What really struck me was how strange and interesting the character Auto is. Auto is the ship’s autopilot system. Initially he’s the only one with access to classified information about the status of Earth and he becomes the film’s primary villain. In the context of how Wall-E shows the spectrum of human-robot, though, he occupies a very uneasy place, and thinking about how exactly he fits in has changed my reading of the film as a whole.

Auto is the bad guy of the film because he doesn’t want the humans’ ship to return to Earth. He works very hard at sneaking around and then outright fighting the humans and robots who are trying to make that return happen. However, when we discover his reasons for averting this return at all cost – that he was ordered to do so – he no longer fits so well on the human end of the spectrum like Wall-E and EVE. It becomes clear that he has only ever been following orders, just like the pool attendant robot. In that sense, it could be alright to kill him for parallel reasons – he was never really alive, so turning him off isn’t morally wrong. But that’s not how Auto is characterized and it’s not how his death is played. Instead, he’s made out to be responsible for his actions, as though he’s the active villain and not just the proxy for one. Switching him off is a moment of triumph for the humans and human-esque robots in the film because they can achieve their goals.

I think in treating Auto as the story’s villain, though, human responsibility for the situation is avoided. We might intellectually understand that it’s really President Shelby Forthright’s fault for ordering Auto never to return, but the emotional victory is against Auto and it’s not directly tied back to the President. Moreover, the humans on the ship who have gone so long without caring for the Earth in any way, not even registering that the point of the EVE probes is to someday return to Earth, are not implicated in responsibility. Their naïveté is played for laughs when they finally do return to Earth and the ship’s Captain McCrea excitedly talks about farming pizza plants.

— INPUT DATA —
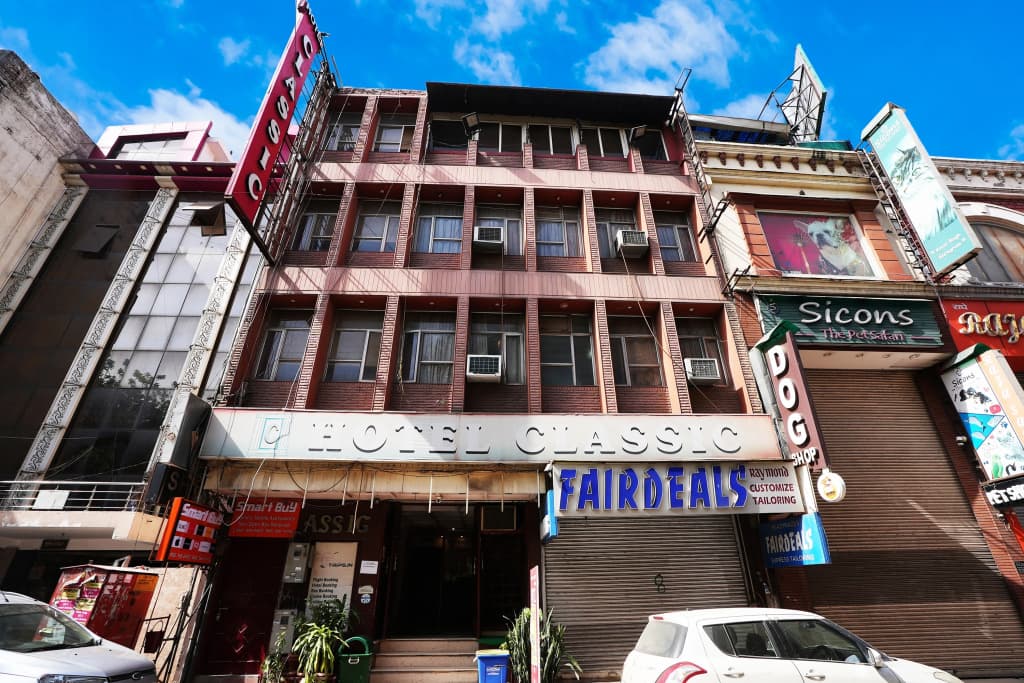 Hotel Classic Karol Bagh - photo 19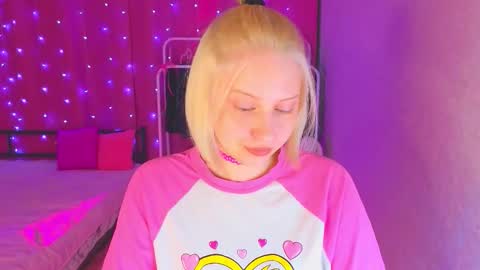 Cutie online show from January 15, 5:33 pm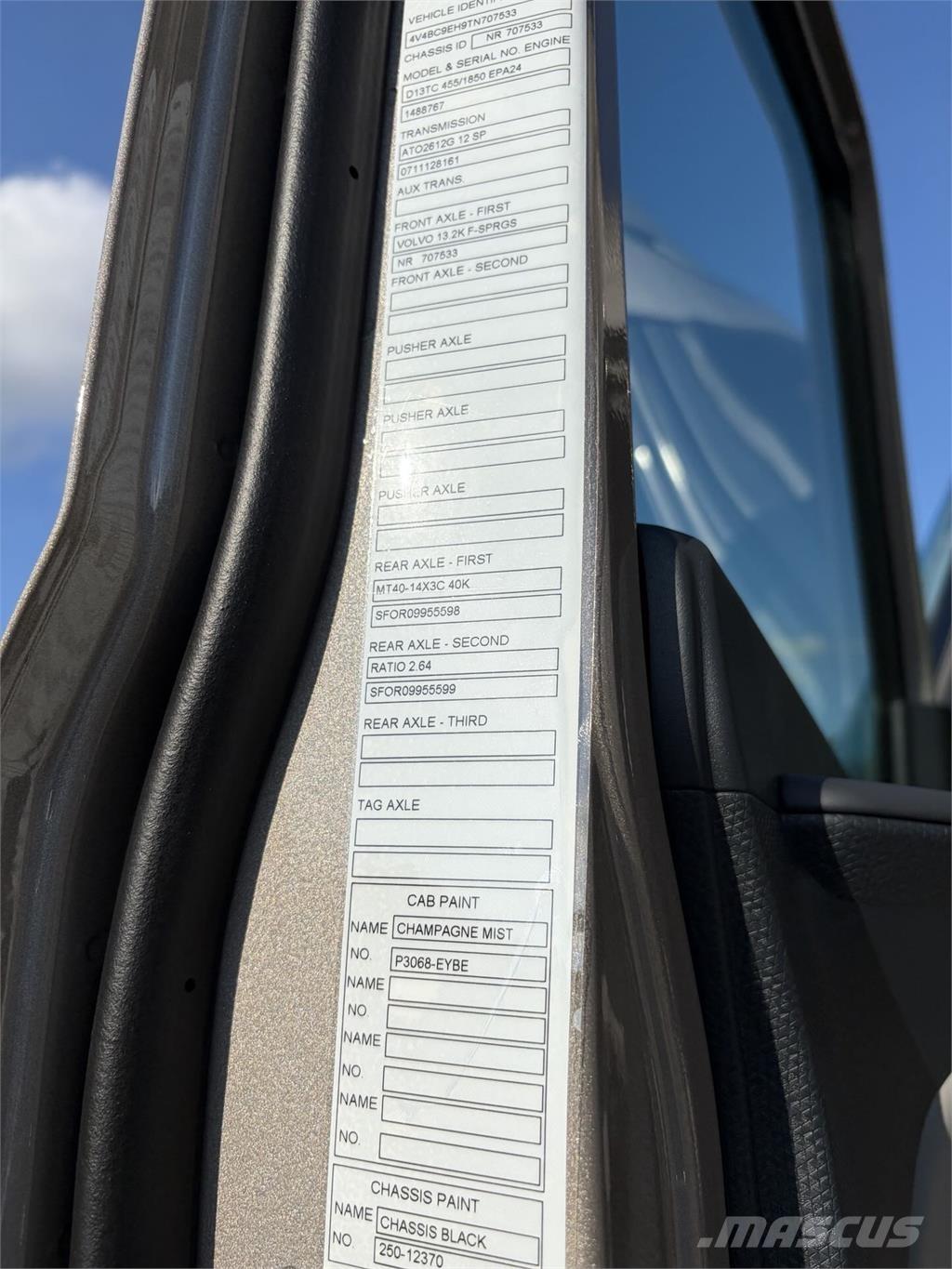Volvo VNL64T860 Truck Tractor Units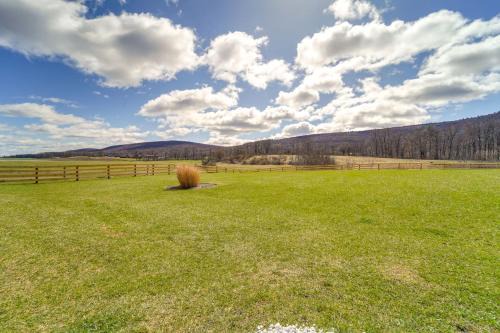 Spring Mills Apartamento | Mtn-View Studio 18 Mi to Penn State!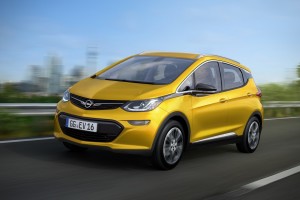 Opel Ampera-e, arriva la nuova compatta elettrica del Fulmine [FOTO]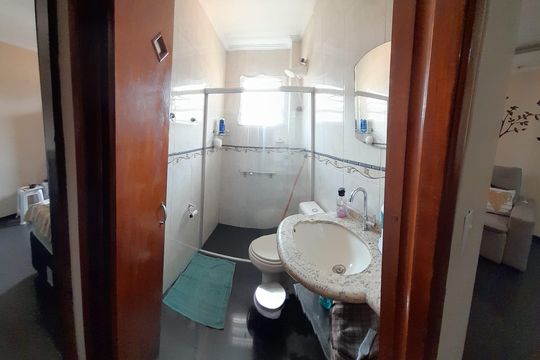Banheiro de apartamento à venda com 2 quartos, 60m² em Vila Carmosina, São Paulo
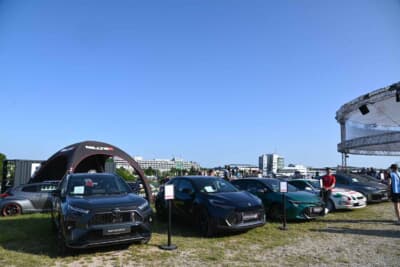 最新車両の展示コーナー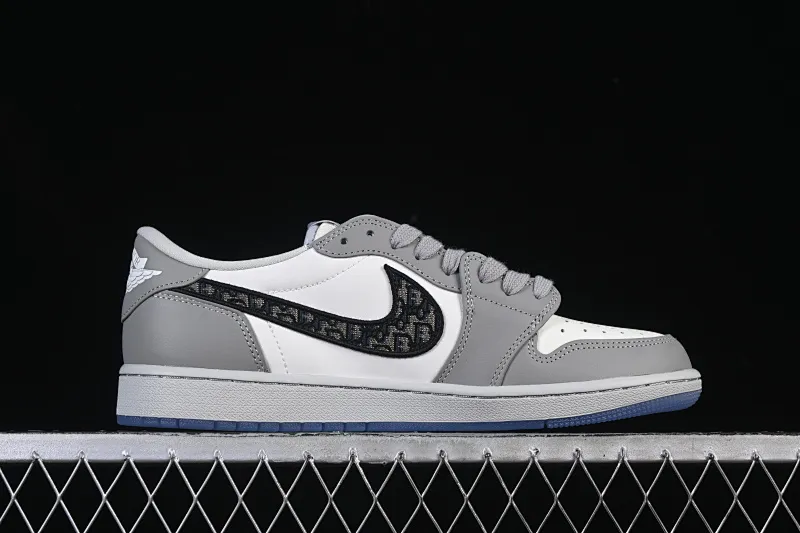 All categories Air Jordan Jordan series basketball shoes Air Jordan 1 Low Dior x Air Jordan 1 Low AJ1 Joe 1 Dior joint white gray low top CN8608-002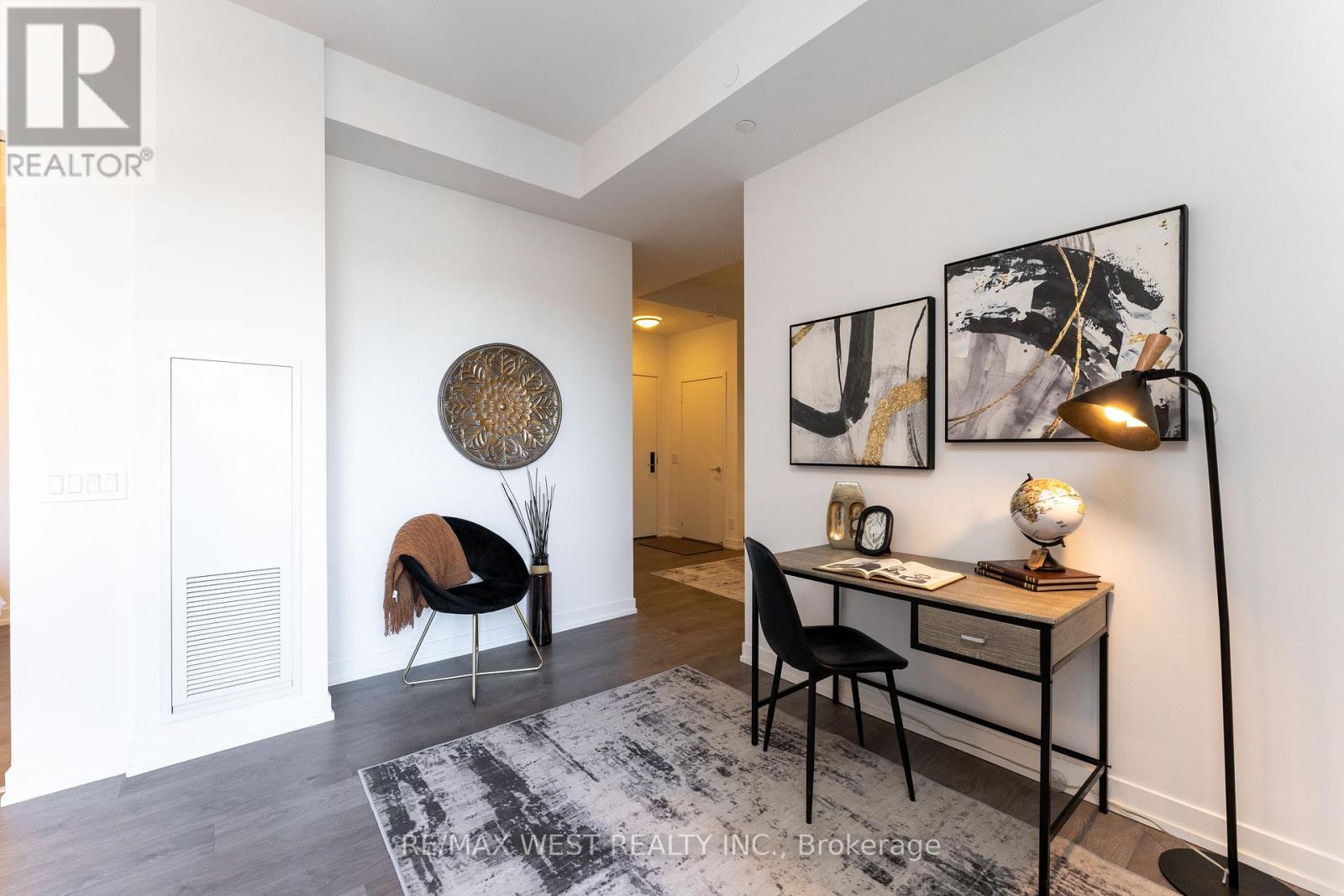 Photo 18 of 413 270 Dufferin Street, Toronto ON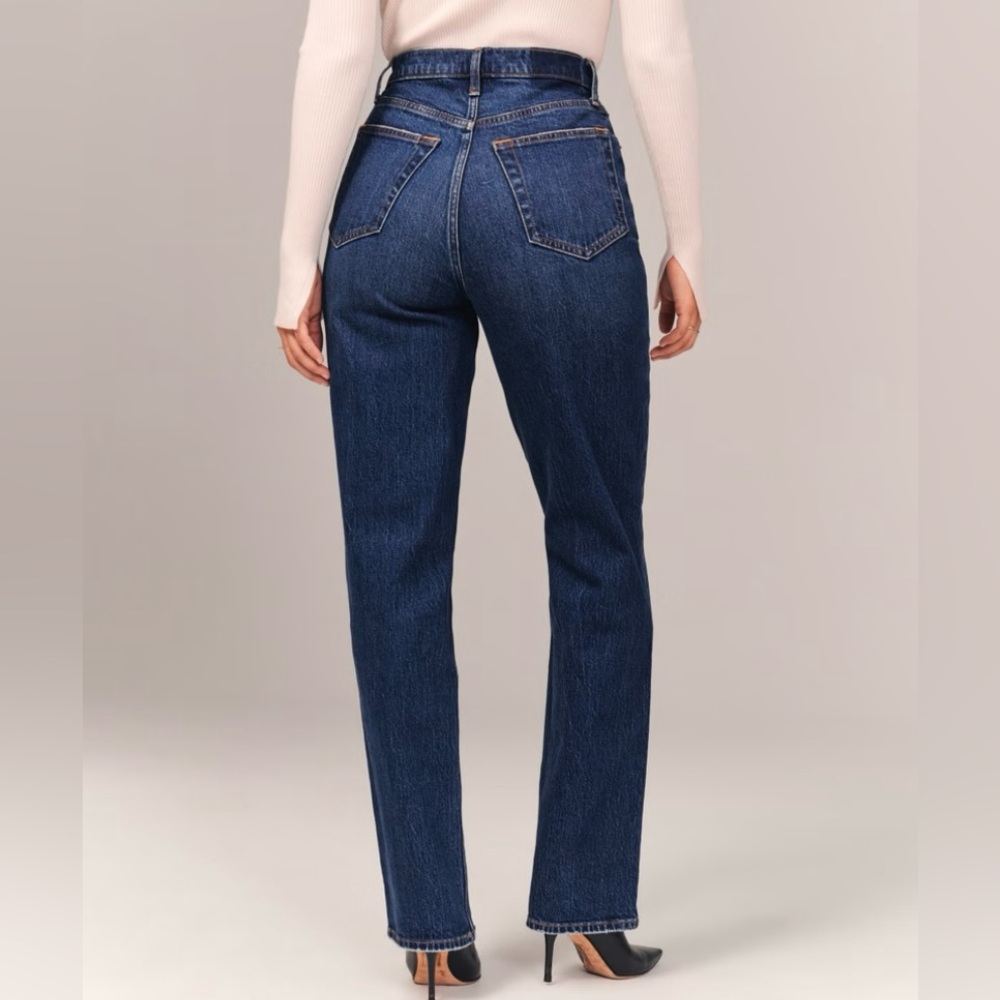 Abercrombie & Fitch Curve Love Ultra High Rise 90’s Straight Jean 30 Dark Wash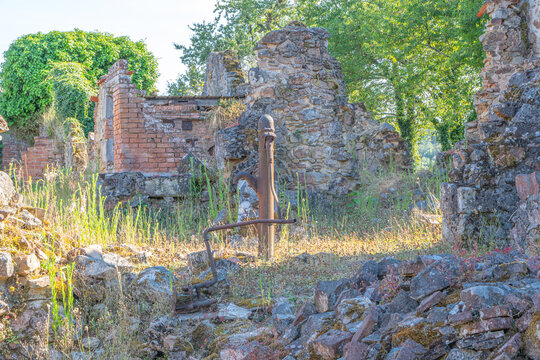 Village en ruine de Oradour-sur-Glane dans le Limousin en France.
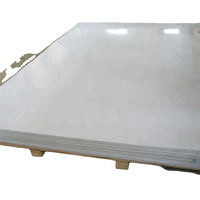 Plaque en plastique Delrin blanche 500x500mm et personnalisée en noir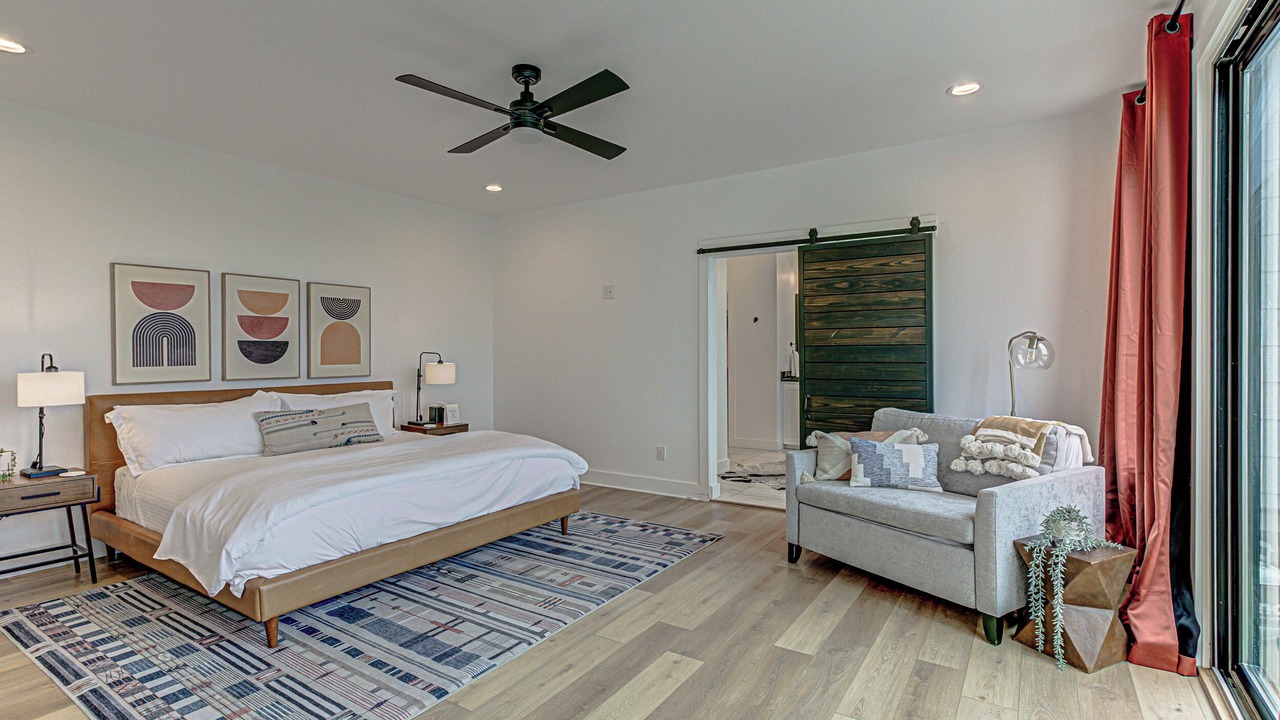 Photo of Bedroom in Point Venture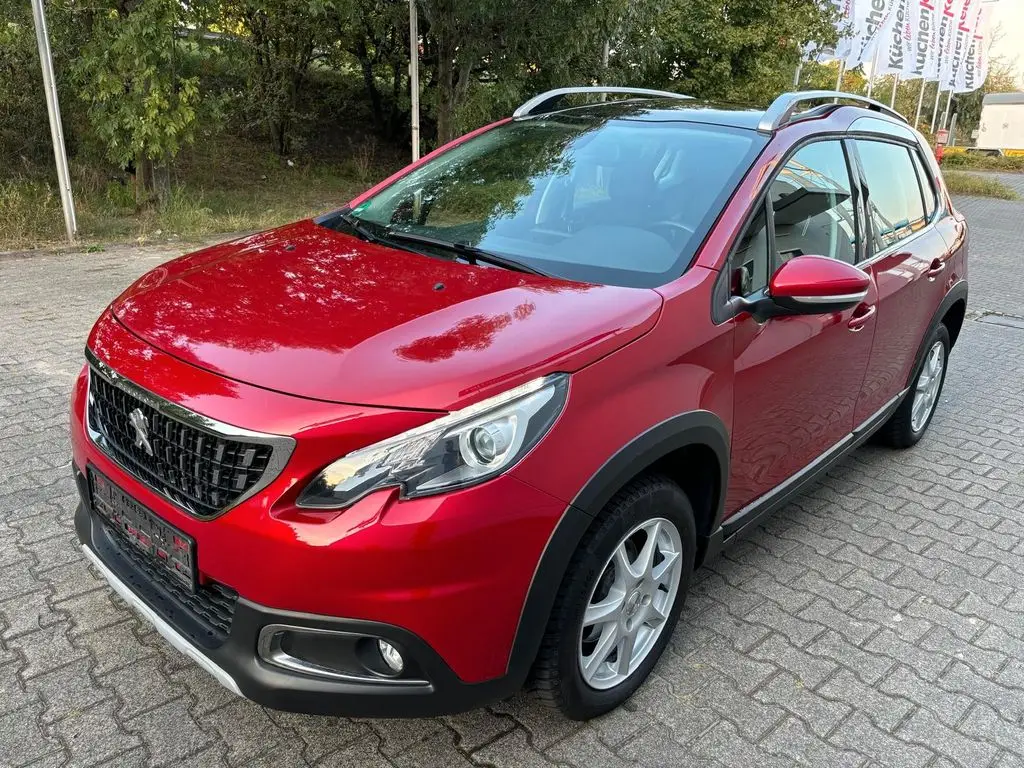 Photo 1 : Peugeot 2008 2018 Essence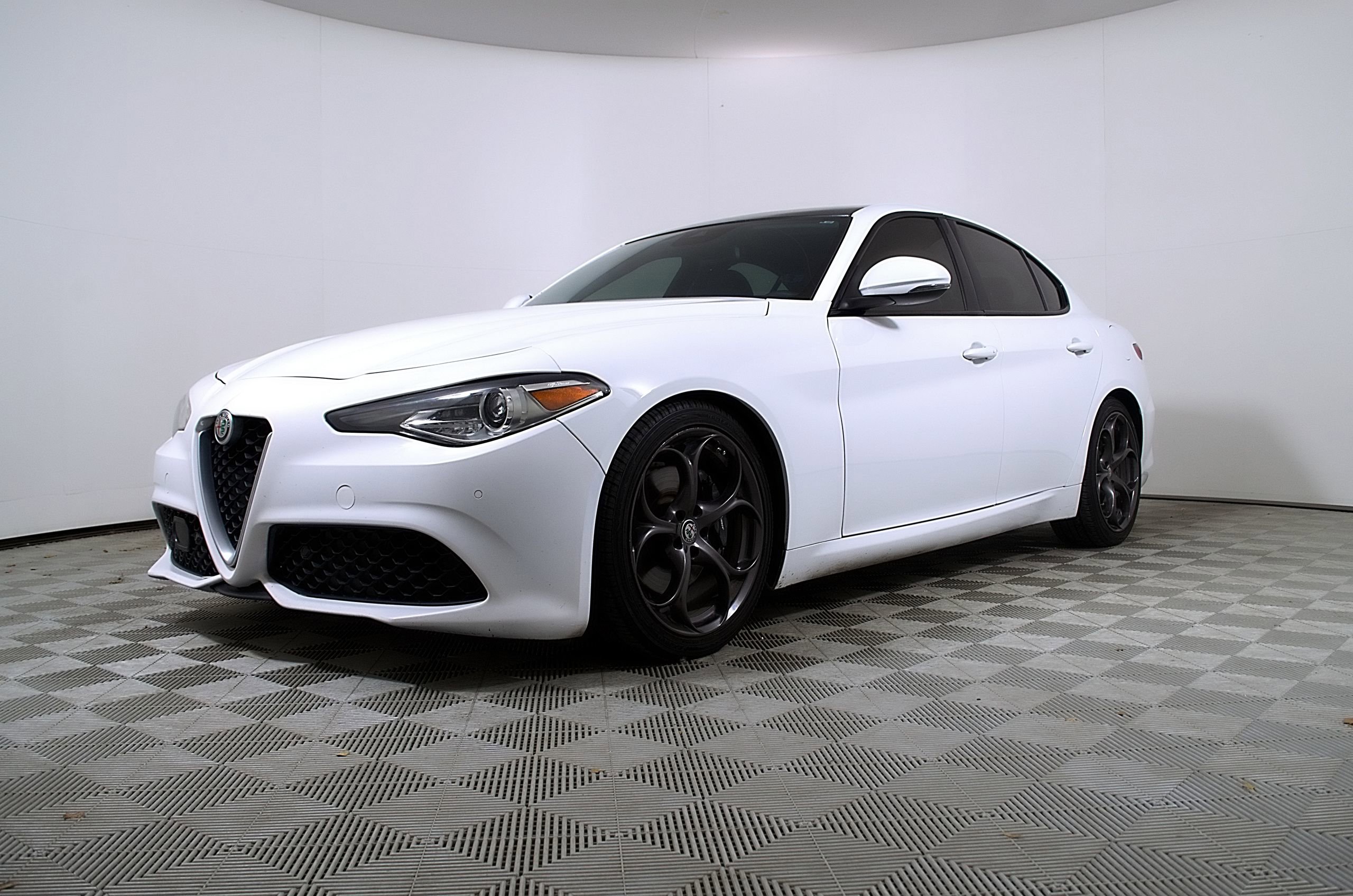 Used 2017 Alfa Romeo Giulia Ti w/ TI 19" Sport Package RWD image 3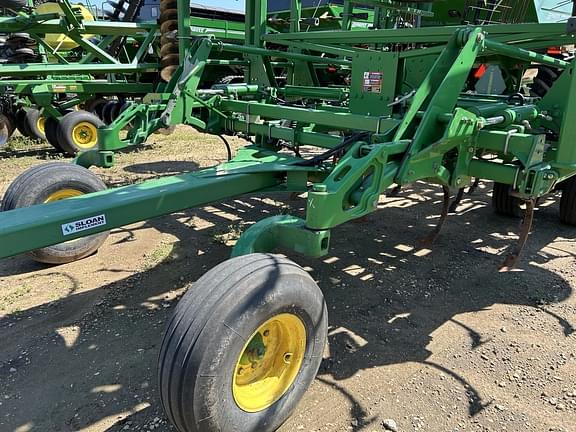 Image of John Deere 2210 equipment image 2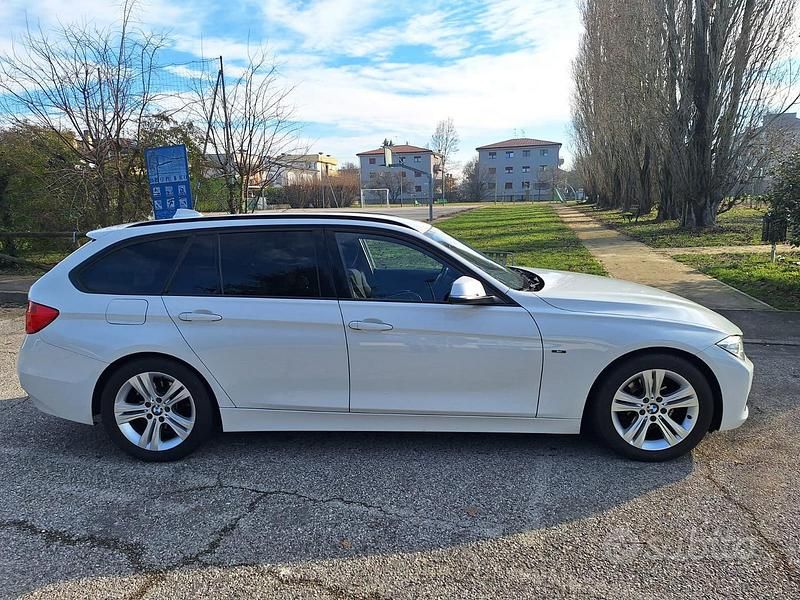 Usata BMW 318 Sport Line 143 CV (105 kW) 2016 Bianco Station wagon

— TASK —
Reproduce verbatim the part of the Wall-E commentary starting with "I think in treating" and going on through "farming pizza plants.".

— FINISHED TASK —
I think in treating Auto as the story’s villain, though, human responsibility for the situation is avoided. We might intellectually understand that it’s really President Shelby Forthright’s fault for ordering Auto never to return, but the emotional victory is against Auto and it’s not directly tied back to the President. Moreover, the humans on the ship who have gone so long without caring for the Earth in any way, not even registering that the point of the EVE probes is to someday return to Earth, are not implicated in responsibility. Their naïveté is played for laughs when they finally do return to Earth and the ship’s Captain McCrea excitedly talks about farming pizza plants.